━━ Exercise input
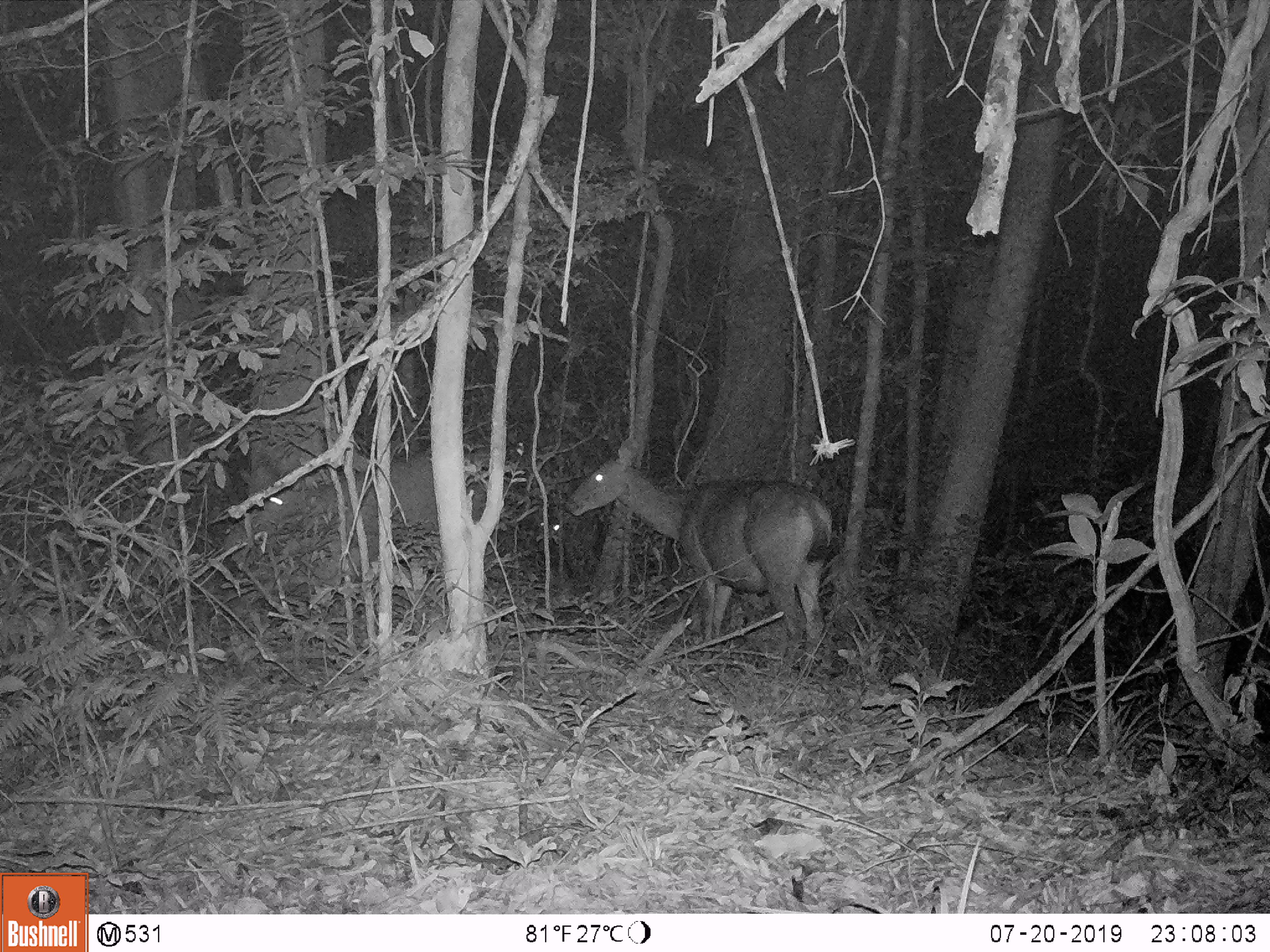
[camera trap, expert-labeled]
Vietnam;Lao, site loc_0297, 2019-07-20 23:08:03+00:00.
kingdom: Animalia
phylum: Chordata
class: Mammalia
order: Artiodactyla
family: Cervidae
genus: Rusa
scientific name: Rusa unicolor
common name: sambar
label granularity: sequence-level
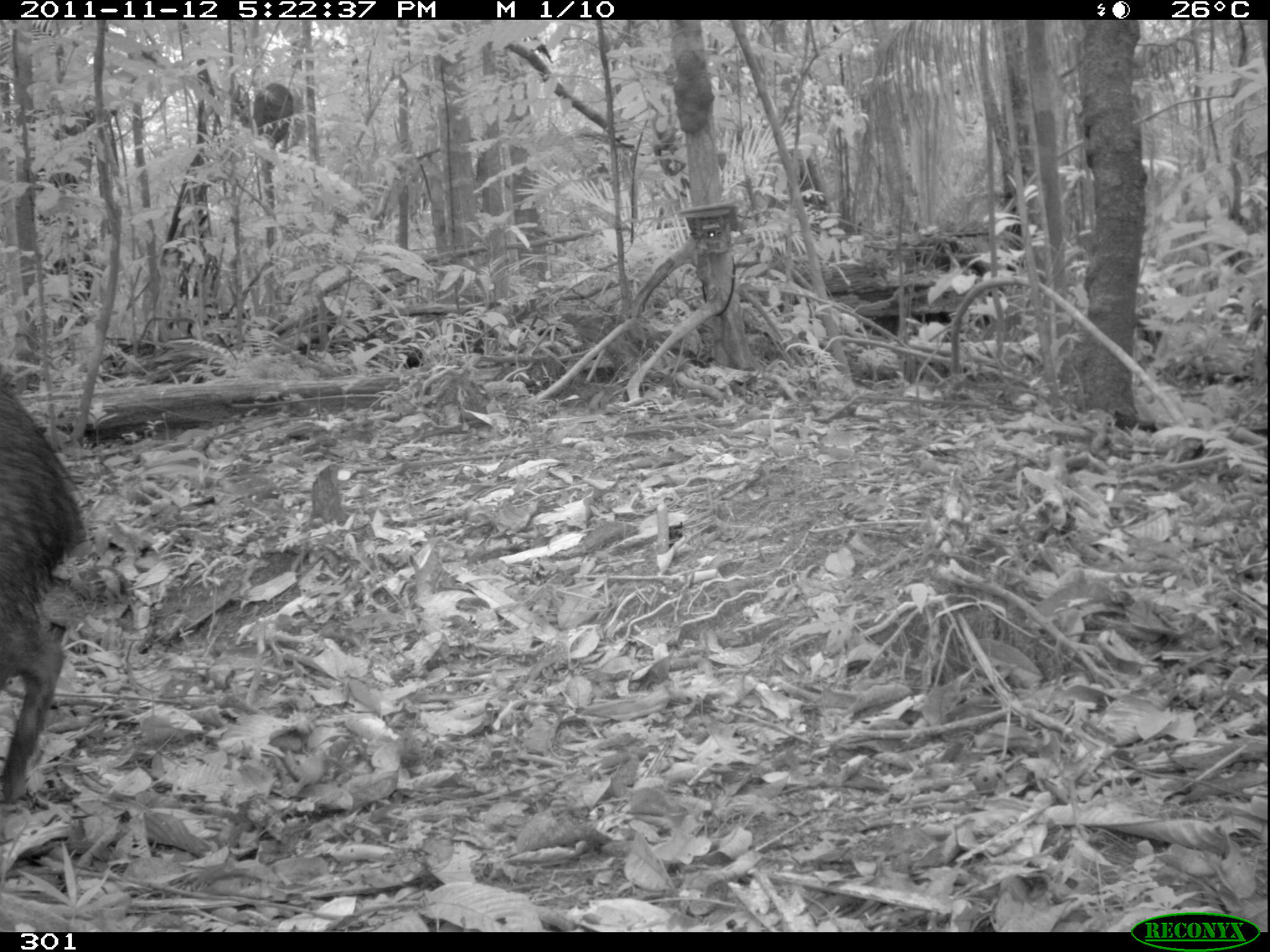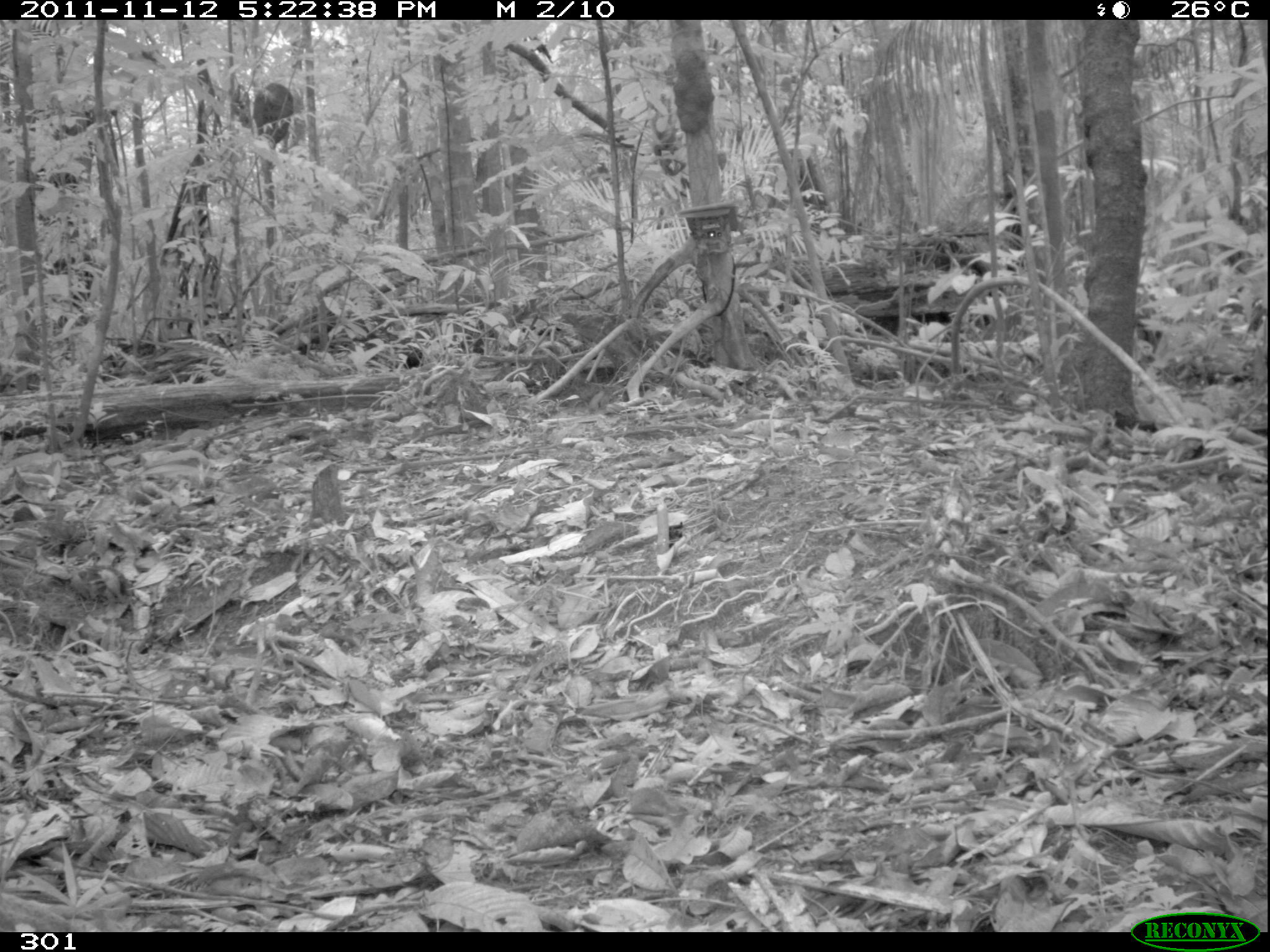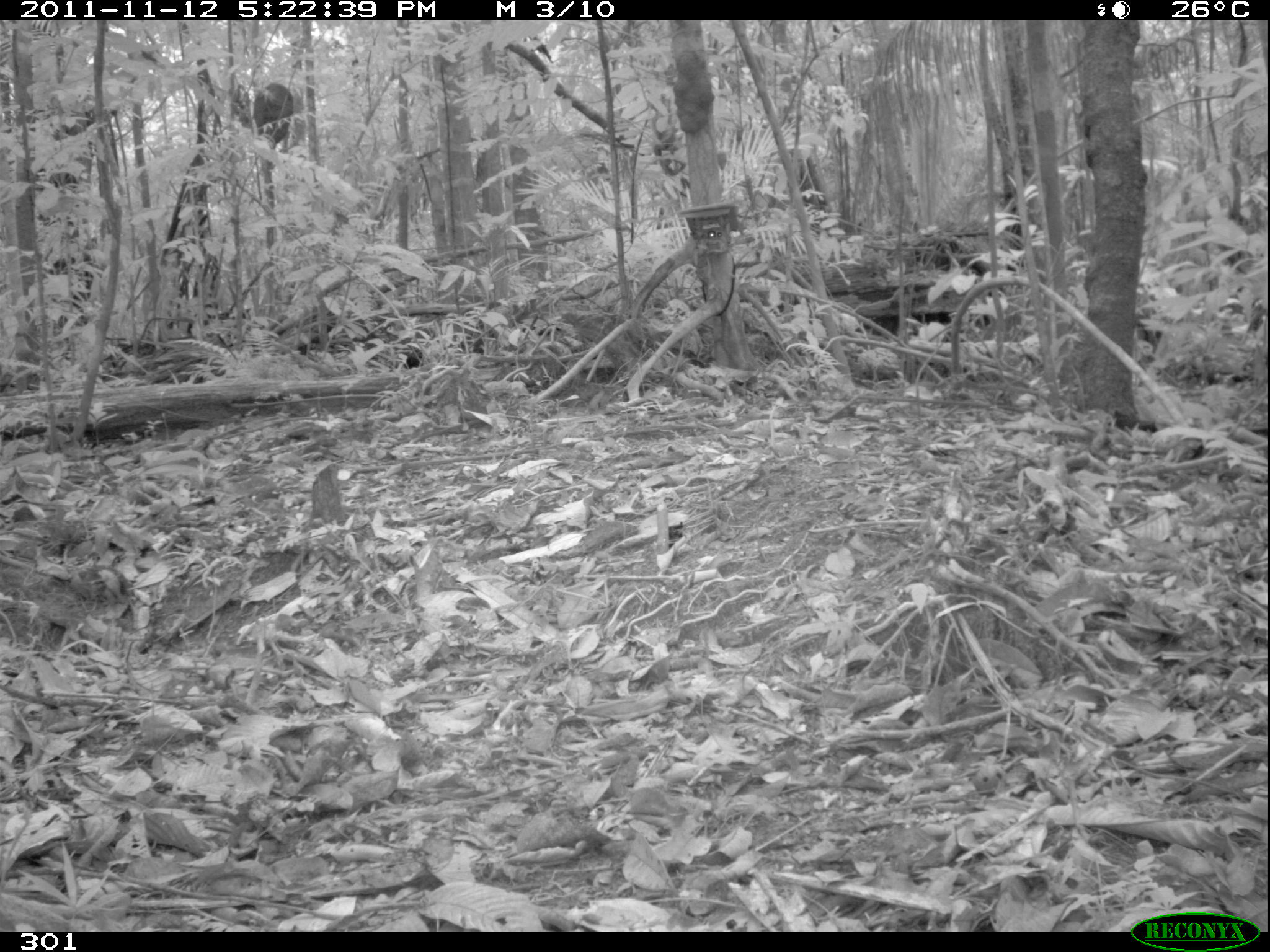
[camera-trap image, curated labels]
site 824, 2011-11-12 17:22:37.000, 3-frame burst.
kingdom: Animalia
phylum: Chordata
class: Mammalia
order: Artiodactyla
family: Tayassuidae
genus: Pecari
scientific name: Pecari tajacu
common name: collared peccary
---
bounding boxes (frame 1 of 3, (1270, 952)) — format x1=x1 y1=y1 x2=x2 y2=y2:
pecari tajacu: x1=0 y1=365 x2=85 y2=802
━━━━
▶ Task to carry out: Transcribe each of the records above precisely, with no pictures in the copy.

▶ Answer area:
[camera trap, expert-labeled]
Vietnam;Lao, site loc_0297, 2019-07-20 23:08:03+00:00.
kingdom: Animalia
phylum: Chordata
class: Mammalia
order: Artiodactyla
family: Cervidae
genus: Rusa
scientific name: Rusa unicolor
common name: sambar
label granularity: sequence-level
[camera-trap image, curated labels]
site 824, 2011-11-12 17:22:37.000, 3-frame burst.
kingdom: Animalia
phylum: Chordata
class: Mammalia
order: Artiodactyla
family: Tayassuidae
genus: Pecari
scientific name: Pecari tajacu
common name: collared peccary
---
bounding boxes (frame 1 of 3, (1270, 952)) — format x1=x1 y1=y1 x2=x2 y2=y2:
pecari tajacu: x1=0 y1=365 x2=85 y2=802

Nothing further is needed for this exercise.